W and b in the formula (5) are parameters of the neural network, are simultaneously shared with the attention vector q of the user to be learned for all user sequences and user embedding, and tanh (·) is a nonlinear activation function; further carrying out normalization through a softmax function to obtain a user v_iFor topic importance, see formula (6):

in the formula (6), N_iRepresenting a user v_iAnd includes v_i，α_jRepresenting a neighbour v_jImportance to the topic; by embedding all users in a weighted sequence, parallel content and structural context in a captured variable social neighborhood is obtainedUser sequence embedding s with non-linear correlation therebetween, see equation (7):

wherein N represents all users on the current sequence; to obtain the user sequence embedding s, the following objective function needs to be minimized:

in the formula (8), L_seqExpressed as a loss function learning the user sequence embedding s, C_i＝{v_j|v_j∈N_iC is less than or equal to | j-i |, j ≠ i } represents that the user v is_iC is the window size; p (v)_j|v_i) Representing a given user v_iNeighbor v_jThe conditional probability of (2) is formalized as shown in formula (9):

wherein h is_kIs user v_iOf arbitrary sequence-based neighbors v_k∈C_iEmbedding; the calculation cost of the conditional probability in the formula (9) is reduced by using a negative sampling technology, and an optimized objective function is obtained as follows:

where σ (x) · 1/(1+ exp (-x)) denotes a sigmoid function, and L denotes the number of negative samples.
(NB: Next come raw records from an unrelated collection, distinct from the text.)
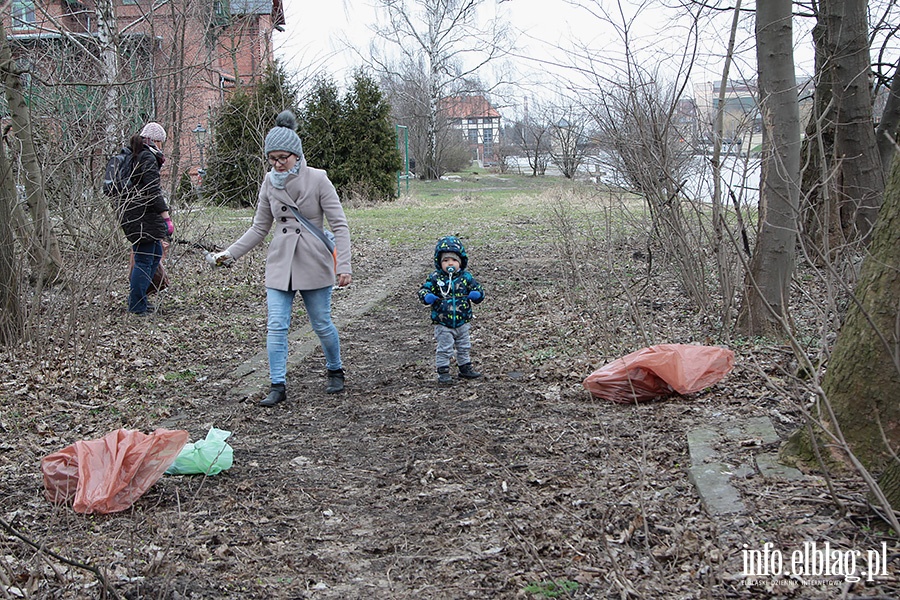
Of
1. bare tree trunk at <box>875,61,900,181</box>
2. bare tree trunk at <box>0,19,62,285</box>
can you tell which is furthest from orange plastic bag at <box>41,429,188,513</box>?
bare tree trunk at <box>875,61,900,181</box>

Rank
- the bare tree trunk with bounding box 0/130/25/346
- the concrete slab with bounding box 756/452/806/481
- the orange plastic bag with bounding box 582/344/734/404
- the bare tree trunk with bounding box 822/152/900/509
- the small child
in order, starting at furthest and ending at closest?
the bare tree trunk with bounding box 0/130/25/346
the small child
the orange plastic bag with bounding box 582/344/734/404
the concrete slab with bounding box 756/452/806/481
the bare tree trunk with bounding box 822/152/900/509

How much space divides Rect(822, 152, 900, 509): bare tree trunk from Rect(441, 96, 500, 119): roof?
42.8 m

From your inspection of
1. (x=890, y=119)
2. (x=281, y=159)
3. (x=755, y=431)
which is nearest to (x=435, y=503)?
(x=755, y=431)

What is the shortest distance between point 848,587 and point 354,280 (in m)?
10.2

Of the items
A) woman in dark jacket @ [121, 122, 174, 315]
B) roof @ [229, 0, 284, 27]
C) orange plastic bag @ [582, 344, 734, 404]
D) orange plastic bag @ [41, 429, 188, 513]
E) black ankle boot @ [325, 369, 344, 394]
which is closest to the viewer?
orange plastic bag @ [41, 429, 188, 513]

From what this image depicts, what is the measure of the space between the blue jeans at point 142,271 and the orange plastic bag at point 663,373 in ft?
17.1

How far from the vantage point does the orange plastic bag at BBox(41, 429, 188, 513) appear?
4.06 metres

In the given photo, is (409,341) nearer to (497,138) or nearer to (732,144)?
(732,144)

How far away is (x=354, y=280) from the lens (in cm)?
1249

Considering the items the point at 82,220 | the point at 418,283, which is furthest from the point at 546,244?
the point at 82,220

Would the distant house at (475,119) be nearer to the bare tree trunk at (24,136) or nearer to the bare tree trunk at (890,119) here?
the bare tree trunk at (890,119)

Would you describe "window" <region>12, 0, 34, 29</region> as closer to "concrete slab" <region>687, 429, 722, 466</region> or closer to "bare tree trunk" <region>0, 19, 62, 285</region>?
"bare tree trunk" <region>0, 19, 62, 285</region>

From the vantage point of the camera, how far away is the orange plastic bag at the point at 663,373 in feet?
17.6

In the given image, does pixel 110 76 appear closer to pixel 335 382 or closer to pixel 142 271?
pixel 142 271
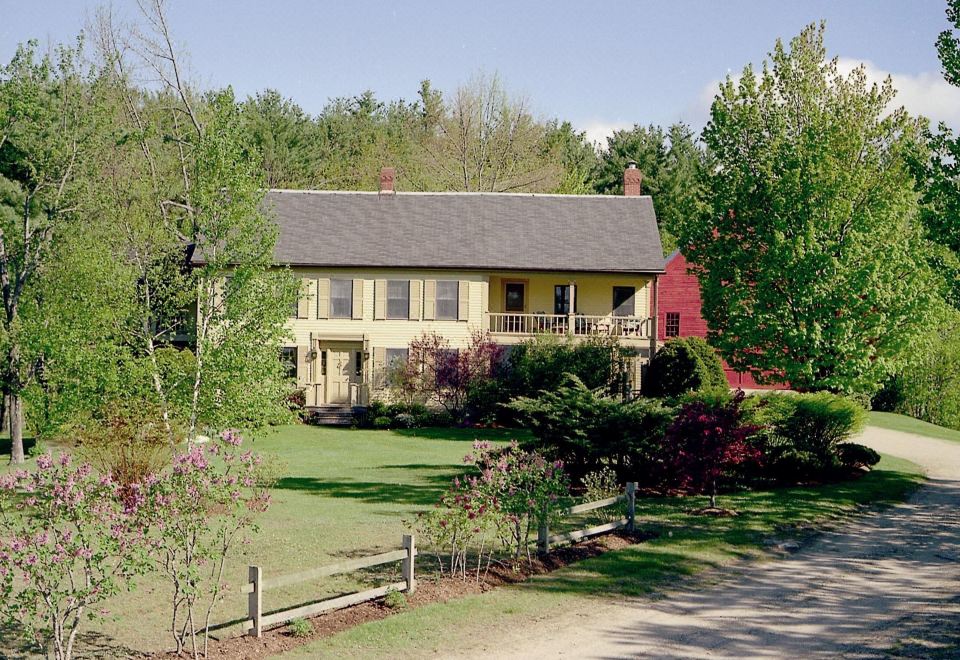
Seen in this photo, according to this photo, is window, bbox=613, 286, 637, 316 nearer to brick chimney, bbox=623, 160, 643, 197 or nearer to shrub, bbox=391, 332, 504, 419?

5. The microblog topic mining method based on the variable neighborhood parallel social context fusion according to claim 1, wherein the step (4) specifically comprises the following steps:

by the use of spiritInferring document-topic distributions θ via variational reasoning_d＝(p(t₁|d)，p(t₂|d)，...，p(t_KId)) and topic-term distribution phi_w＝(p(w|t₁)，p(w|t₂)，...，p(w|t_K) Where d represents a document, t)_iRepresenting the ith theme, K representing the number of themes and w representing words; p (t)_iI d) (i ═ 1, 2.., K) represents the probability that document d belongs to the ith topic, p (w | t)_i) (i ═ 1, 2., K) denotes the probability that word w belongs to the ith topic;

h_enc＝ReLU(W^h·s+b^h) (11)

wherein W^hAnd b^hIs a parameter of the encoder, ReLU is a non-linear activation function; assuming that the prior distribution and the posterior distribution of the user sequence embedding s are both Gaussian distributions, the mean mu and the variance sigma of the posterior Gaussian distributions²Can be obtained by linear transformation, see equation (12) (13):

μ＝W^μ·h_enc+b^μ (12)

log(σ²)＝W^σ·h_enc+b^σ (13)

wherein W^μ、b^μ、W^σ、b^σIs a parameter of the encoder;

further obtaining potential semantic vector by using reparameterization skill

The formalization is shown in formula (14):

z＝μ+∈×σ (14)

wherein, the element belongs to the Gaussian distribution N (0, I) sampled, and the potential semantic vector z is normalized by utilizing the softmax function to obtain the document-subject distribution theta_d；

Topic-word distribution: topic-word distribution in text_wCan be regarded as parameters of a decoder, and is detailed in a formula(15)：

h_dec＝softmax(φ_w×(θ_d)^T) (15)

The user sequence embedding s is then reconstructed by the decoder to obtain a reconstructed user sequence embedding s', which is calculated as equation (16), where W^(d)And b^(d)Are all parameters of the decoder:

s′＝ReLU(W^dh_dec+b^d) (16)

for topic generation, the objective function for this section is formula (17):

in formula (17), L_genLoss function values expressed as learned document-topic distributions and topic-term distributions, using KL divergence to measure the closeness of a prior distribution q (z) to a true posterior distribution p (zs), where q (z) is a prior Gaussian distribution N (0, I);

by combining equations (10) and (17), an overall objective function is defined to mine microblog potential topics, see equation (18), where λ is a trade-off of L_seqAnd L_genThe hyper-parameters of (a):

L＝(1-λ)L_seq+λL_gen (18)。